The first iteration was not open source; developed jointly by Networkteam and Sandstorm and is in use for several large customers. The second iteration (this project) is developed from scratch, in an open-source way, based on the learnings of the first iteration. Especially the robustness has been greatly increased.

What does it do?

The Content Store package publishes content from Neos to a Redis database as immutable content releases. These releases can be atomically switched and a current release points to the active release.

The delivery layer in the Two-Stack architecture uses the current release and looks for matching URLs in the content store and delivers the pre-rendered content. A delivery layer is decoupled from the actual Neos CMS and can be implemented in any language or framework. It is also possible to integrate the delivery layer part in another software (e.g. a shop system) as an extension.

Features

Publish a full, read-only snapshot of your live content to Redis in a so-called Content Release
allows for incremental publishing; so if a change is made, only the needed pages are re-rendered. This is integrated with the Neos Content Cache; so cache flushings work correctly. -Integration with Neos workspace publishing for automatic incremental publishing to the Content Store
Configurable Content Store format, decoupled from the internal representation in Neos.
Extensibility: Enrich content releases with your custom data.
Allows parallel rendering
Allows copying the content releases to different environments.
Allows rsyncing persistent assets around (should you need it)
Backend module with overview of content releases (current release, switching releases, manual publish)

This project is using the go-package prunner and its Flow Package wrapper as the basis for orchestrating and executing a content release.

Requirements

Redis
Sandstorm.OptimizedCacheBackend recommended
Prunner

Start up prunner via the following command:

prunner/prunner --path Packages --data Data/Persistent/prunner

Copy the pipelines_template.yml file into your project and adjust it as needed (see below and the comments in the file for explanation).

Approach to Rendering

The following flow chart shows the rendering pipeline for creating a content release.

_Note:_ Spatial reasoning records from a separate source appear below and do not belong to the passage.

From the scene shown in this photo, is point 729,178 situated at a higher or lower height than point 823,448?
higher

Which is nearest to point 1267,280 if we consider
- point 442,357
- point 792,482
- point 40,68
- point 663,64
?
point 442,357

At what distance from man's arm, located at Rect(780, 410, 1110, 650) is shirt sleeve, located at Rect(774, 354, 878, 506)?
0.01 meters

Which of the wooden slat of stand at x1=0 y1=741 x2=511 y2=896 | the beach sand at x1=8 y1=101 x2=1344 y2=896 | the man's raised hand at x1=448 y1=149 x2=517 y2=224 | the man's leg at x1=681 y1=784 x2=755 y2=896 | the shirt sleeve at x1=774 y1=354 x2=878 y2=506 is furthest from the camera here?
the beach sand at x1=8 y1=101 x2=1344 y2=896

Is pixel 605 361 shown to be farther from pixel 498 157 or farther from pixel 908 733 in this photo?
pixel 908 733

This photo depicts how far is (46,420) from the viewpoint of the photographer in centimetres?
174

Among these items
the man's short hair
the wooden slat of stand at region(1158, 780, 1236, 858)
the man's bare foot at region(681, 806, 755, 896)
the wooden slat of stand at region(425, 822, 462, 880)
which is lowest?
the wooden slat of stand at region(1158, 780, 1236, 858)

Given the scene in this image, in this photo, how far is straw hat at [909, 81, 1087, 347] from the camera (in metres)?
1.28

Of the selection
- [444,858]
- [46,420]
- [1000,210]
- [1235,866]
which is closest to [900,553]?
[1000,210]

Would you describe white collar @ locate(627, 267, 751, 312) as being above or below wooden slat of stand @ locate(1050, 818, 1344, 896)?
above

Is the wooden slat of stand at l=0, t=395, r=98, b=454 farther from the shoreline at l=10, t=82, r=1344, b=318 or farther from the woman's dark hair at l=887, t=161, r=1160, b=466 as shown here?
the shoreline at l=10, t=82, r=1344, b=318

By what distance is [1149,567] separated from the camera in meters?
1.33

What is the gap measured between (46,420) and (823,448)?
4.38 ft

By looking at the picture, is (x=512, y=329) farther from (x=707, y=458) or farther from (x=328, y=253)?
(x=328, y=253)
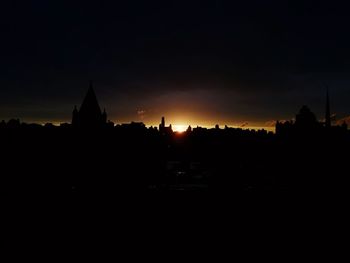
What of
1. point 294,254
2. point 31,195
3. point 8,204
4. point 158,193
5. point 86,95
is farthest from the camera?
point 86,95

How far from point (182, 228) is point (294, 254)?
599 centimetres

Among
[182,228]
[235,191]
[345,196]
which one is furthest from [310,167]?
[182,228]

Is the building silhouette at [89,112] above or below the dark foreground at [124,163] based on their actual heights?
above

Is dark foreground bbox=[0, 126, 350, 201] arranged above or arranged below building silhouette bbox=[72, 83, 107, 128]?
below

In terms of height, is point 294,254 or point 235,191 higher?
point 235,191

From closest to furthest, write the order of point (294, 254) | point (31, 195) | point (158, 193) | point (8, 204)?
point (294, 254)
point (158, 193)
point (8, 204)
point (31, 195)

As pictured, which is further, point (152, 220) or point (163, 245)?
point (152, 220)

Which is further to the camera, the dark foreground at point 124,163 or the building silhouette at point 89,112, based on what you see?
the building silhouette at point 89,112

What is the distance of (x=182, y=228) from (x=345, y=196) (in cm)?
1193

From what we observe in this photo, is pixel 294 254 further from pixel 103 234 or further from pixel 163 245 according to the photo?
pixel 103 234

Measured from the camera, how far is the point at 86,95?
7462 cm

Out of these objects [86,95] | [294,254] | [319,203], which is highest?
[86,95]

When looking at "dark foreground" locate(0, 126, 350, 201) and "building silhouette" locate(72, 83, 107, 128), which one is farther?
"building silhouette" locate(72, 83, 107, 128)

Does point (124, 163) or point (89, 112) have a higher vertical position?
point (89, 112)
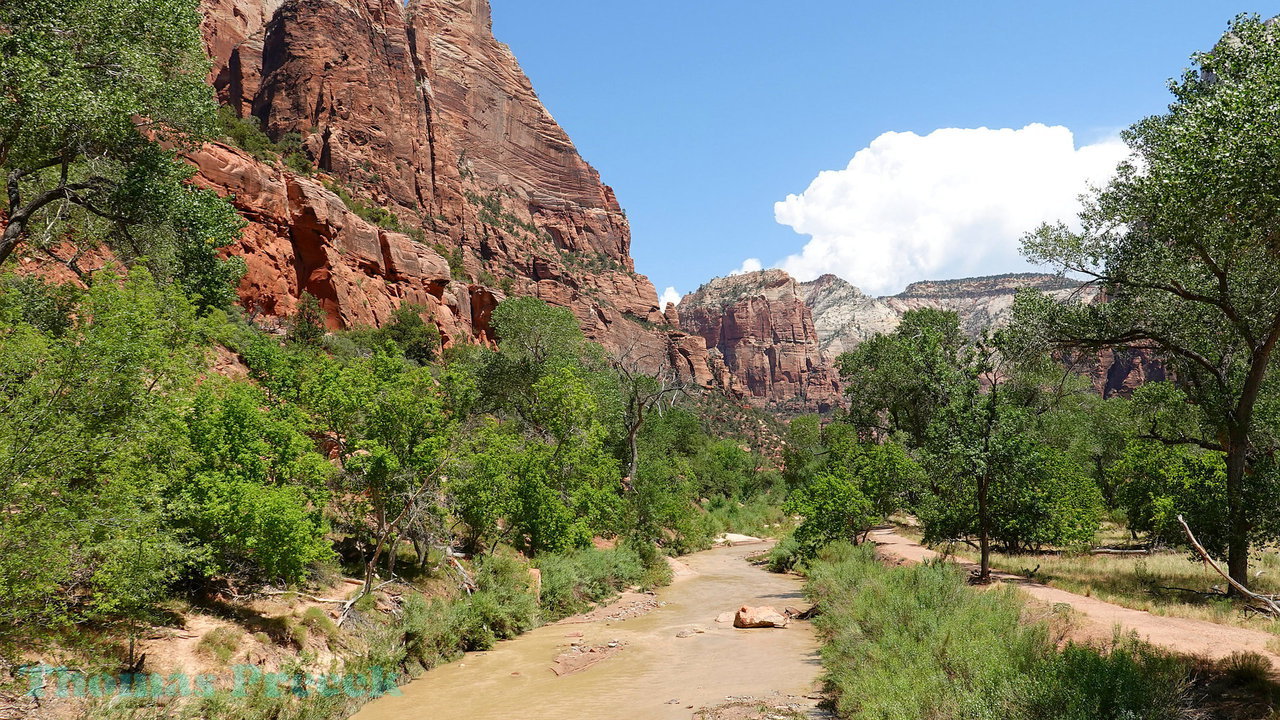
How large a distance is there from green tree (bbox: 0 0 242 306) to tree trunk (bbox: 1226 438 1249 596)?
80.0 feet

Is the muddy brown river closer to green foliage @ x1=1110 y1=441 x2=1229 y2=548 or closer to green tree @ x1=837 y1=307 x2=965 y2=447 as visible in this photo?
green foliage @ x1=1110 y1=441 x2=1229 y2=548

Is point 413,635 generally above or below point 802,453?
below

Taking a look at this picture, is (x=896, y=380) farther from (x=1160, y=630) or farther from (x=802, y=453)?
(x=1160, y=630)

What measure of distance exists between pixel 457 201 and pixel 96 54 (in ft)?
297

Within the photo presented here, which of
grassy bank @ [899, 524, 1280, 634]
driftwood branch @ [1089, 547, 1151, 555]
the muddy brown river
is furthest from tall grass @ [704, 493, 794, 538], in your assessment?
the muddy brown river

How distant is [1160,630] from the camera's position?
11.8m

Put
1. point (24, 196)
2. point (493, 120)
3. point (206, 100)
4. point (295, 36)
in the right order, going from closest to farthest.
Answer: point (206, 100) → point (24, 196) → point (295, 36) → point (493, 120)

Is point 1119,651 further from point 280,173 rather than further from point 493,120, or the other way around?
point 493,120

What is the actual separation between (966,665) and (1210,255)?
37.4 ft

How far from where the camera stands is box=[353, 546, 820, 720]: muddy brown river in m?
12.5

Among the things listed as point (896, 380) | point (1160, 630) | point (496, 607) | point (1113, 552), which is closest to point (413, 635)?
point (496, 607)

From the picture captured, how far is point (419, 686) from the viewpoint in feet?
46.7

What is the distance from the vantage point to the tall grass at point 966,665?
7910 millimetres

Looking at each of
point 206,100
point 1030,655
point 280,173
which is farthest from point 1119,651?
point 280,173
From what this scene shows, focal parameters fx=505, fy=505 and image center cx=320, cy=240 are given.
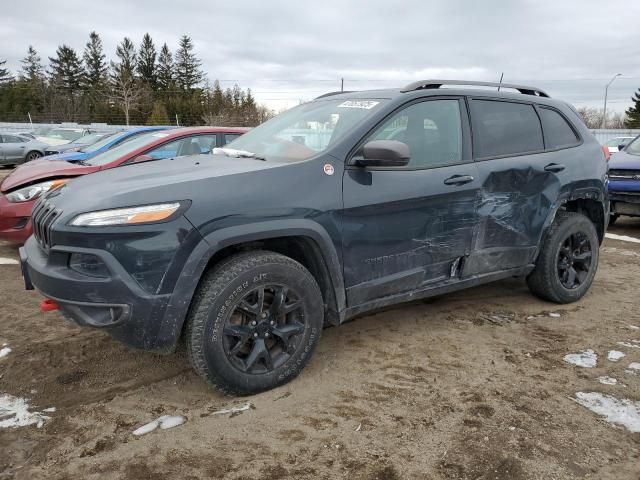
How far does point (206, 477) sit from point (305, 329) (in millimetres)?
991

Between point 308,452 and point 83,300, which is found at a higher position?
point 83,300

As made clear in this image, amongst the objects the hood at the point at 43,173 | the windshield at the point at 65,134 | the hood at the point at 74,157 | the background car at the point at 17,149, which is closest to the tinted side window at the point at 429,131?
the hood at the point at 43,173

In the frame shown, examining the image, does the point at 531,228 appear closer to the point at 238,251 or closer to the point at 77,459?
the point at 238,251

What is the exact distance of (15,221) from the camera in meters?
5.28

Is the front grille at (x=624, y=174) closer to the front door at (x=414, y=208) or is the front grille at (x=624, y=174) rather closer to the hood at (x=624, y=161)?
the hood at (x=624, y=161)

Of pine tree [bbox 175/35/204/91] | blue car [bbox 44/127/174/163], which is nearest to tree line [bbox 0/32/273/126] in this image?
pine tree [bbox 175/35/204/91]

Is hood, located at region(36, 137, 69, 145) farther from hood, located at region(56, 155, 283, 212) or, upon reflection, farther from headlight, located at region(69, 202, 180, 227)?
headlight, located at region(69, 202, 180, 227)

                       ┌─────────────────────┐                                                      
                       │   Node Rendering    │                                                      
     ┌───────────┐     │   ┌─────────────┐   │     ┌───────────┐     ┌───────────┐     ┌───────────┐
     │   Node    │     │   │Orchestrator │   │     │  Release  │     │Transfer to│     │  Atomic   │
     │Enumeration│────▶│   └─────────────┘   │────▶│Validation │────▶│  Target   │────▶│  Switch   │
     └───────────┘     │┌────────┐ ┌────────┐│     └───────────┘     └───────────┘     └───────────┘
                       ││Renderer│ │Renderer││                                                      
                       └┴────────┴─┴────────┴┘

At the beginning of every render, all nodes are enumerated. The Node Enumeration contains all pages which need to be in the final content release.
Then, the rendering takes place. In parallel, the orchestrator checks if pages are already fully rendered. If no, he creates rendering jobs. If yes, the rendered page is added to the in-progress content release.

The renderers simply render the pages as instructed by the orchestrator.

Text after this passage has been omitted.